Federal Reserve Chairman Jerome Powell has announced that the central bank will not wait for inflation to reach 2% before cutting interest rates. This statement was made during his speech at the Economic Club of Washington DC Powell explained that the central bank's policy works with “long and variable lags”, indicating that waiting for inflation to reach the target could be too late. The effects of the level of tightness could drive inflation below 2%.
Instead, the Federal Reserve is looking for “more confidence” that inflation will return to the 2% level. Powell noted that confidence is bolstered by good inflation data, which has been seen recently. He also expressed his belief that a “hard landing” for the US economy is not a likely scenario.
This was Powell's first public appearance since June's consumer price index report showed a cooling trend in inflation, with prices actually declining month over month. However, Powell clarified at the beginning of his appearance that he did not imply any signal about when the Fed might start to cut interest rates. The central bank's next policy meeting is scheduled for late July.

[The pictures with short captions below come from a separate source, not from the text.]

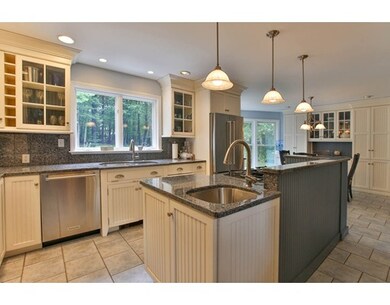 18 Munsey Dr, Hampton, NH 03842 - photo 3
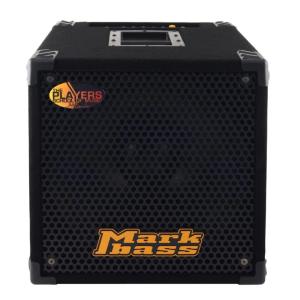 MAK-LM4/300 / Little Mark IV 300 Markbass（マークベース) べ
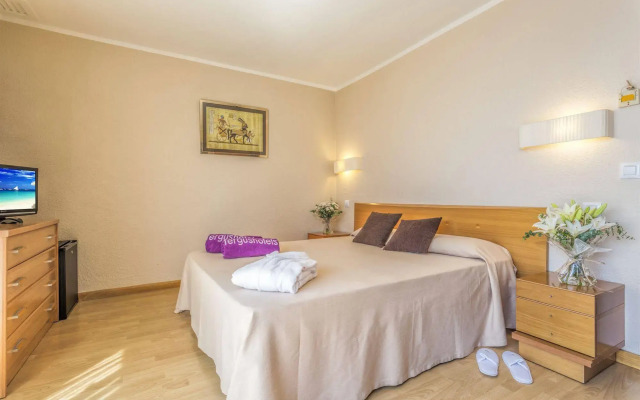30º Hotels - Hotel Espanya Calella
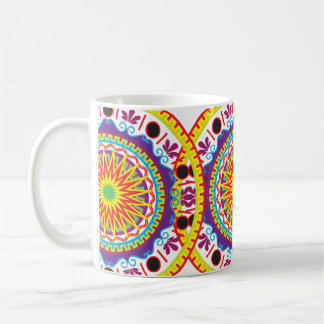 Caneca De Café andalaArtmug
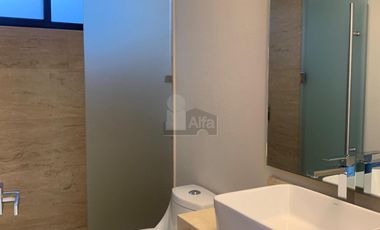 Casa en venta en Paseo del Pedregal en San Luis Potosí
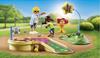 Imagen de Playmobil My Life Mini Golf Figura con Accesorios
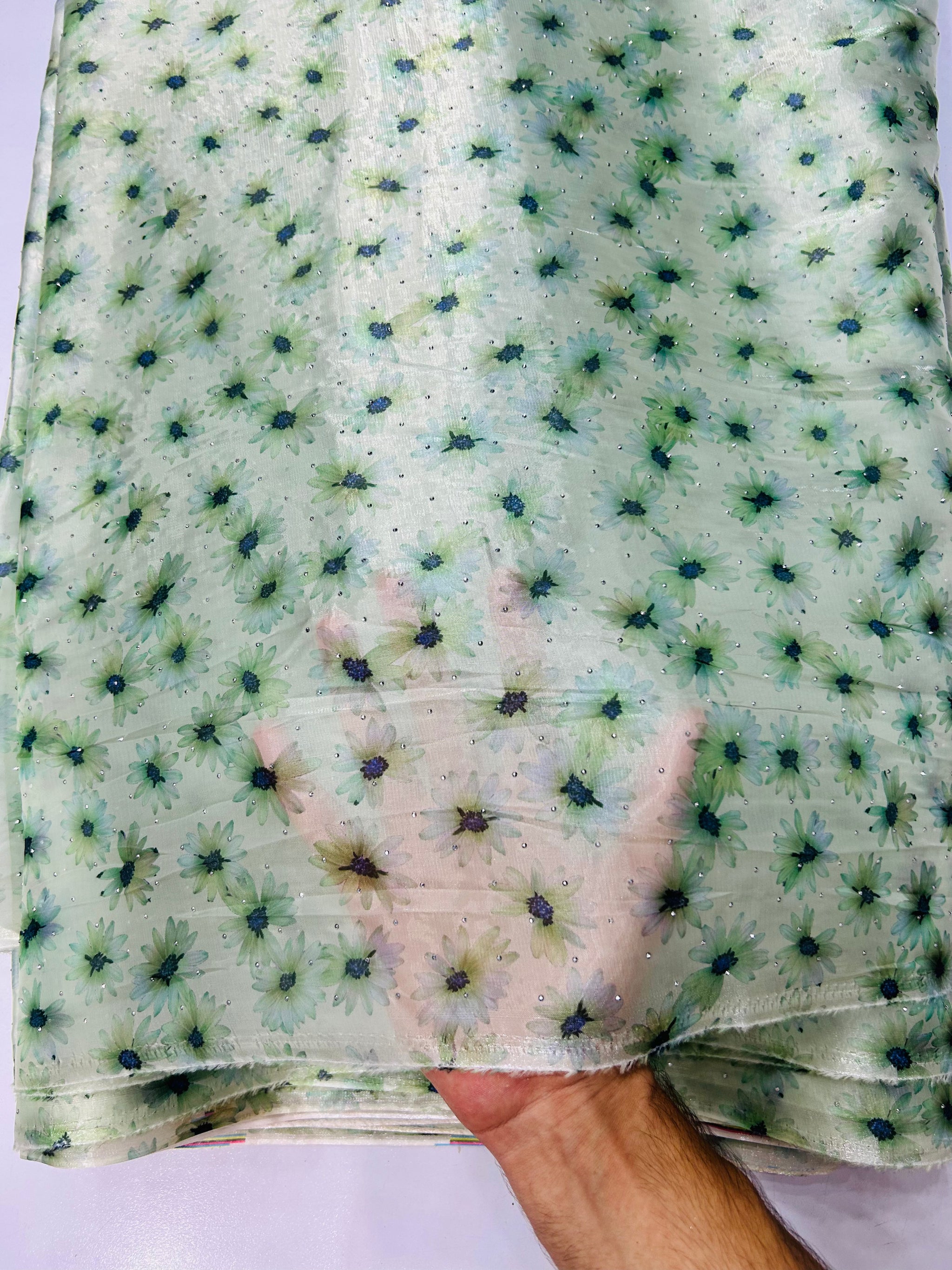 Stone Lava Slik 03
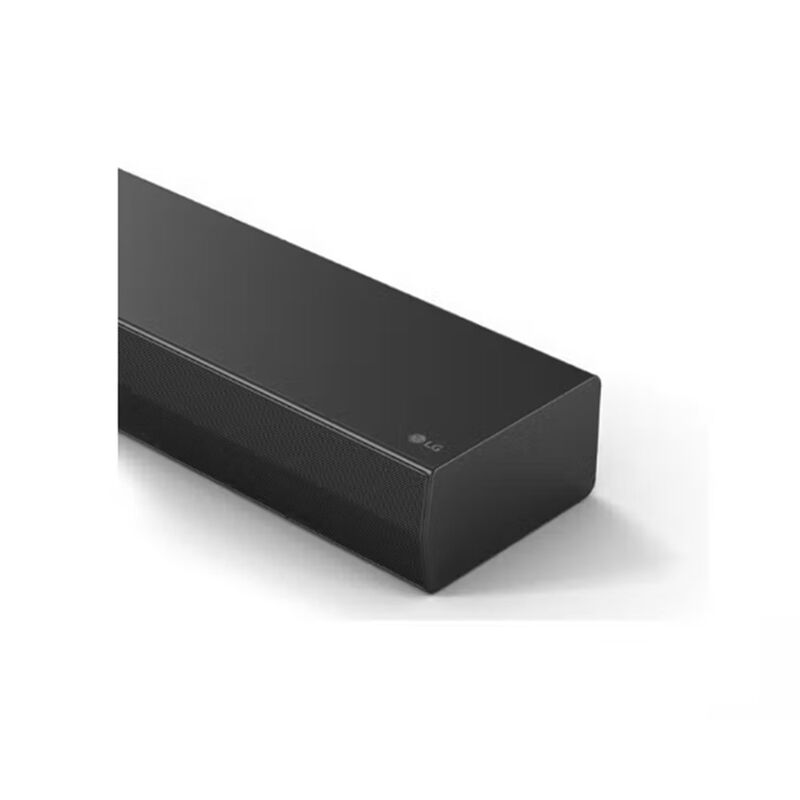 LG 3.1.3ch Soundbar S80TY.DMYSLLK-image 6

Powell's remarks came during a discussion with David Rubenstein, president of the Economic Club of Washington, DC, and co-founder of The Carlyle Group, where Powell previously worked. The current target range for the federal funds rate is 5.25% to 5.50%, a significant increase from the range of 0% to 0.25% during the Covid-19 pandemic and the range of 1.50% to 1.75% before the health crisis. The federal funds rate has a direct or indirect impact on the cost of money throughout the economy, including mortgage rates. Powell humorously mentioned that people often suggest he lower rates, even in casual settings like an elevator ride.